Problem statement.
The lines below that include "statements" are to be found and copied.

Data.
═══

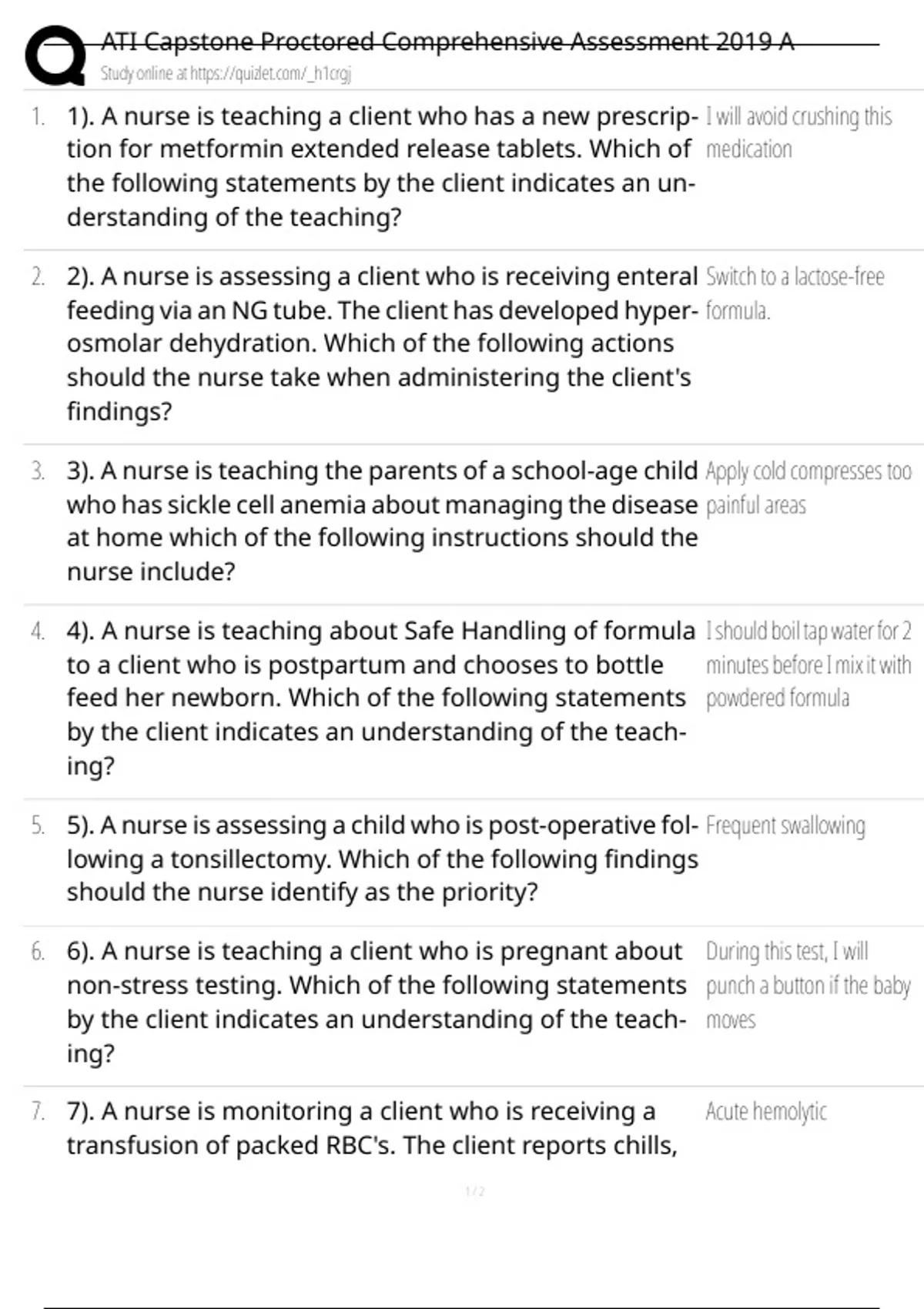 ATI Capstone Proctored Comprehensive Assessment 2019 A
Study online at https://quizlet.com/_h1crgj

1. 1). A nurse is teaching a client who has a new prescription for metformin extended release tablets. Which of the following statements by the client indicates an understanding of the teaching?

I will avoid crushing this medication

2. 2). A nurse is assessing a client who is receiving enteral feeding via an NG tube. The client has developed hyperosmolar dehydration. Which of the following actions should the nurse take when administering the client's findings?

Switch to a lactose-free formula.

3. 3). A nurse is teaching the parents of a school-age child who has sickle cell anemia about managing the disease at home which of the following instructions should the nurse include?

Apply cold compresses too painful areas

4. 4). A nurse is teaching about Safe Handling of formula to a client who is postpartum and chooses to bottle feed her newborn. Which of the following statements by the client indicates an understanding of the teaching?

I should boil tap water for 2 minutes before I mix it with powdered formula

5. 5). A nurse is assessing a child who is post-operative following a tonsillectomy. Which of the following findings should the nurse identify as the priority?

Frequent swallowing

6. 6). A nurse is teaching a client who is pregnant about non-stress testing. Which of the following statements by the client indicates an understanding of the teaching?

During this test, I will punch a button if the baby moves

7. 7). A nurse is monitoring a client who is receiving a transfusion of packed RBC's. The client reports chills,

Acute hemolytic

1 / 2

═══

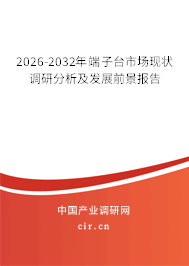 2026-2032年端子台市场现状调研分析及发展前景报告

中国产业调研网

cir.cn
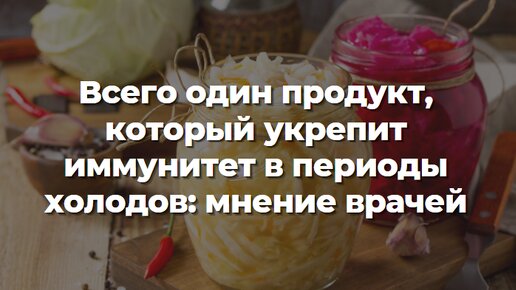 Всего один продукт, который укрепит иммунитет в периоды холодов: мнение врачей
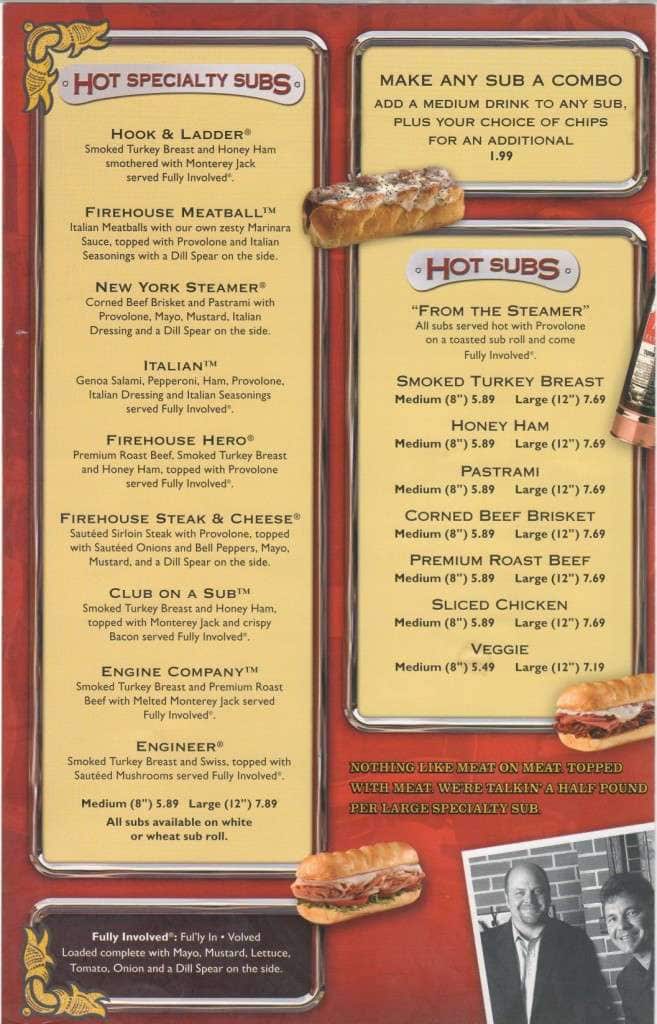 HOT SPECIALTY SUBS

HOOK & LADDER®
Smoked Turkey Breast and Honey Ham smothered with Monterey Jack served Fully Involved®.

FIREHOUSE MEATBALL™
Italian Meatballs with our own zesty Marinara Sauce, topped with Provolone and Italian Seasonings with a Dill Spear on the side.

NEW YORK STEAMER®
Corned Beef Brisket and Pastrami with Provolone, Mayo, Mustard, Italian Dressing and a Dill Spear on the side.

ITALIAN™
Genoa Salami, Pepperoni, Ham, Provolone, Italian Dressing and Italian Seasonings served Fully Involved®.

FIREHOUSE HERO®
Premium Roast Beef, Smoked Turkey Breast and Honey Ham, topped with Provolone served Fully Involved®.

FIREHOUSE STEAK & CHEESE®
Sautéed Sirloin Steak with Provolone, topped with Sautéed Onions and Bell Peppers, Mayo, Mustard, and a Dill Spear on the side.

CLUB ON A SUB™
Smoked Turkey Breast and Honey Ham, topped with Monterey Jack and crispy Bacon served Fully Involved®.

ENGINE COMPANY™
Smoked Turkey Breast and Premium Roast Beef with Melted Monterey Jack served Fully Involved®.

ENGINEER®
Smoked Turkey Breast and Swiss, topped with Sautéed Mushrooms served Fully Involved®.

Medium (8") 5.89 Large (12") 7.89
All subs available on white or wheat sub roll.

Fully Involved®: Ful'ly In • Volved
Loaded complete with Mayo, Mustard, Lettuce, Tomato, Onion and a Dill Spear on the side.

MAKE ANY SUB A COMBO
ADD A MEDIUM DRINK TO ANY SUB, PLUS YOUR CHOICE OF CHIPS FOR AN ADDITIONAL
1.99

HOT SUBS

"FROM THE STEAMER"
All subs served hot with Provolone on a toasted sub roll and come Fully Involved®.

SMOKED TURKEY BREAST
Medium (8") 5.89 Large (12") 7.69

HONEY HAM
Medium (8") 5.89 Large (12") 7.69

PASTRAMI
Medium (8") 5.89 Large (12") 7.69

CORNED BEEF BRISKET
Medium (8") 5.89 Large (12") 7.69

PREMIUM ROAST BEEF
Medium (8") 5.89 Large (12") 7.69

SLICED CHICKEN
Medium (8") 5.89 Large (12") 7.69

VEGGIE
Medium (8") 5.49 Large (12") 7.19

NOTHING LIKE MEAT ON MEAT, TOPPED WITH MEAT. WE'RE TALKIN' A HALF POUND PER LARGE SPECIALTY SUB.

═══

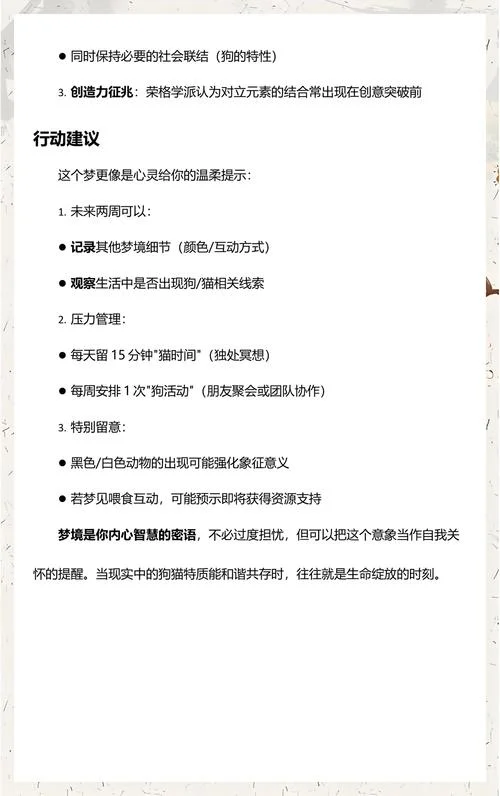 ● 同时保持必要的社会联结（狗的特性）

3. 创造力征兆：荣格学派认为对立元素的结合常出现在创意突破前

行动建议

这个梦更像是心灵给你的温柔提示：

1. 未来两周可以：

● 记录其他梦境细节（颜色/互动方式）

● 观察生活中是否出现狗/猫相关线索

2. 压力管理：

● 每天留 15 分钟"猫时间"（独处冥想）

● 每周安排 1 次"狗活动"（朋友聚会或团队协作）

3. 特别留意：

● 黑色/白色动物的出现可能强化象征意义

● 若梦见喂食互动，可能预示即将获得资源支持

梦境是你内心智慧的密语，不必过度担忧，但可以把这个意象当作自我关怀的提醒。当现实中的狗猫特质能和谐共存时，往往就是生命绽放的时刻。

═══

Solution for this exercise.
1. 1). A nurse is teaching a client who has a new prescription for metformin extended release tablets. Which of the following statements by the client indicates an understanding of the teaching?
4. 4). A nurse is teaching about Safe Handling of formula to a client who is postpartum and chooses to bottle feed her newborn. Which of the following statements by the client indicates an understanding of the teaching?
6. 6). A nurse is teaching a client who is pregnant about non-stress testing. Which of the following statements by the client indicates an understanding of the teaching?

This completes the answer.